Earlier, Domestic Policy Council Director Joe Grogan told reporters in a conference call that the order “puts American seniors first by expanding access to the best healthcare providers and the latest innovative therapies.”
The order aims to put patients in control of their health choices, by focusing on considering competition in telehealth access and provider networks, as well as providing “affordable options through a streamlined approval process for therapy while reducing obstacles to improved patient care,” Grogan said.
Among the other priorities are an expansion of telemedicine and changes to avoid overpaying for procedures just because they get done in a hospital instead of a doctor’s office
During the conference call, Centers for Medicare and Medicaid Services Administrator Seema Verma condemned the Medicare for All proposal by Democrats.
“Proposals like Medicare for All, as well as the public options, are not just impractical, they are morally wrong because they would demote American seniors to little better than second-class status,” she told reporters.
Medicare for All would eliminate the private health insurance industry and grant the government unprecedented control of the health sector. Sen. Bernie Sanders (I-Vt.), the author of the Medicare for All proposal, plans to tax middle-class Americans to pay for the program and calls for a four-year transition.
Verma said the order will not only expand seniors’ choices, but also give them more affordable healthcare options and touted a new online initiative.

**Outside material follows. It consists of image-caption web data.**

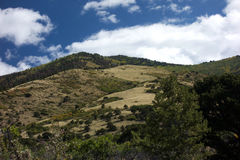 Sangre De克里斯多Mountains领域 库存照片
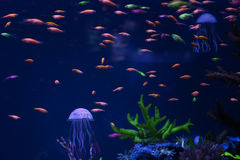 Jellyfish and bright fishes. Jellyfish and bright colorful fishes swim under the water Royalty Free Stock Images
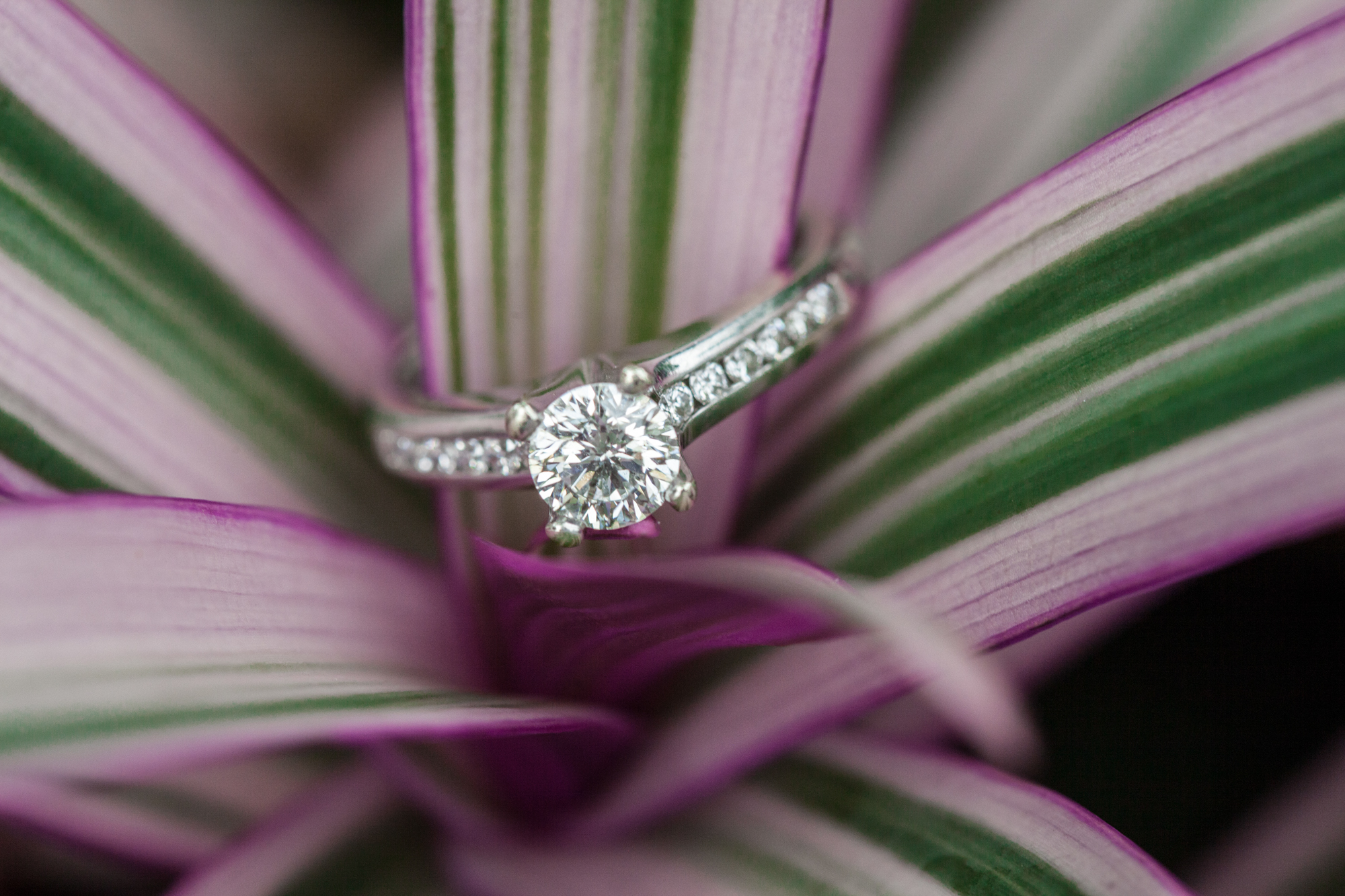 Amazing Engagement Ring Photos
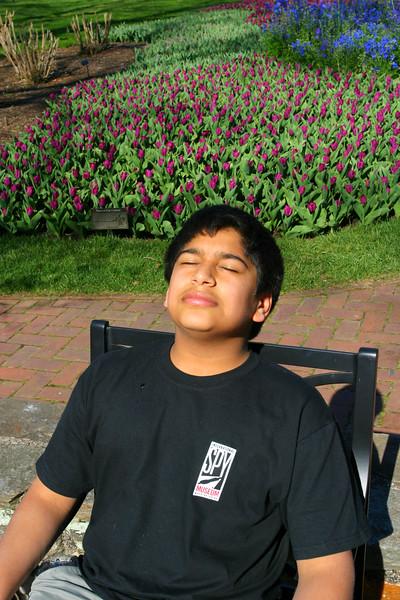 Longwood Gardens.  Zeryab catching rays.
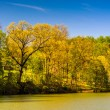 Spring color along Lake Roland at Robert E. Lee Memorial Park in — Stock Photo #52601389
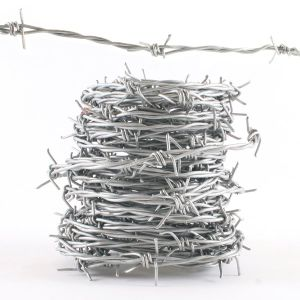 Electro Galvanized Barbed Wire Made in China pictures & photos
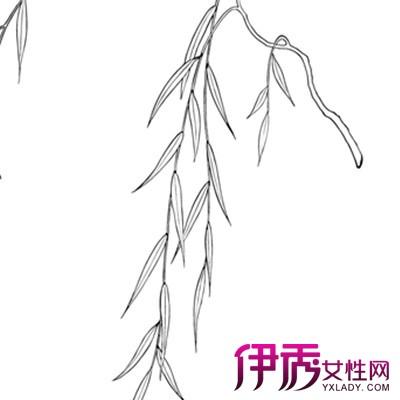 【柳树手绘】【图】美丽的柳树手绘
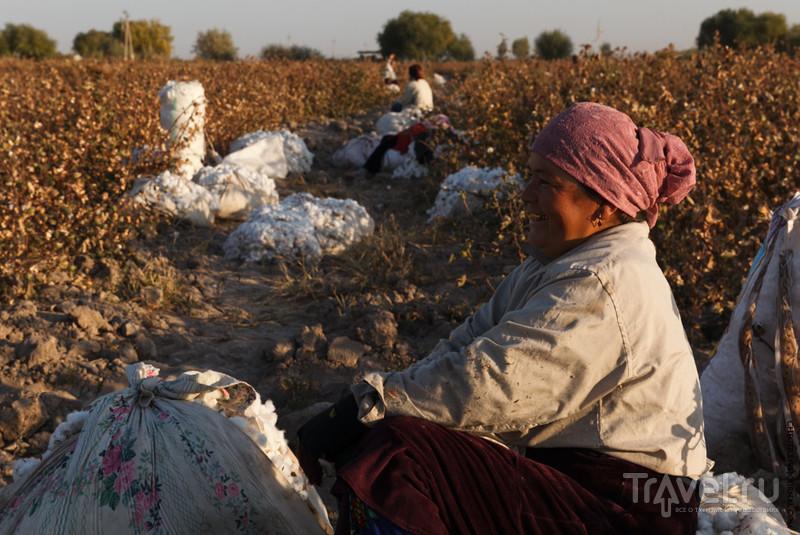 Как растут джинсы / Узбекистан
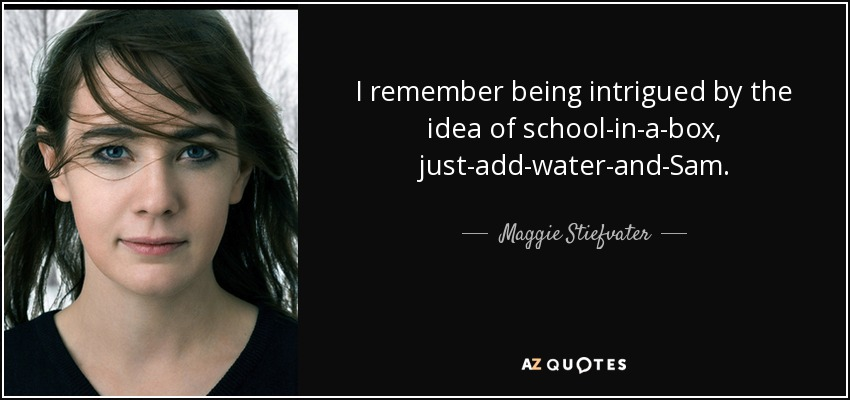 I remember being intrigued by the idea of school-in-a-box, just-add-water-and-Sam. - Maggie Stiefvater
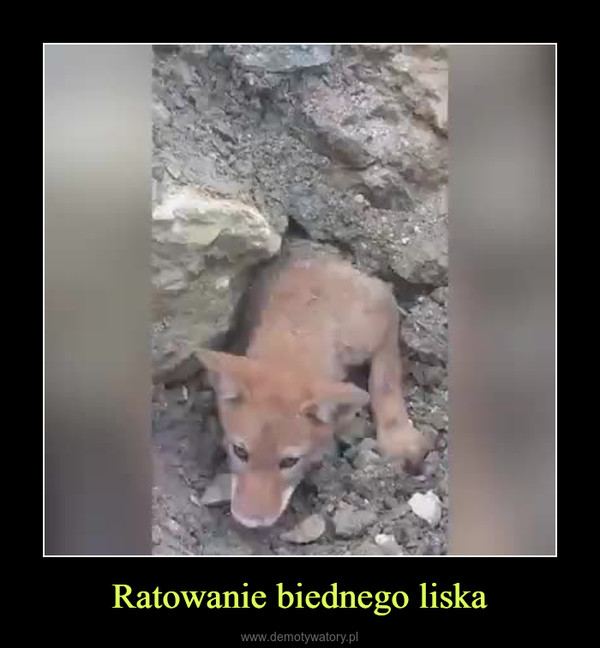 Ratowanie biednego liska –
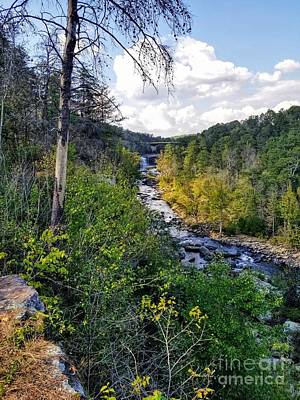 Photograph - Little River Canyon Alabama by Rachel Hannah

“To help seniors take advantage of their newfound choices, we are full steam ahead on our cutting-edge e-Medicare initiative, which will empower them with new online tools that will allow them to shop around for the best deal,” she told reporters.
Health and Human Services Secretary Alex Azar said Trump’s order directs his department to examine whether its current policies and practices put traditional Medicare ahead of the private Medicare Advantage option.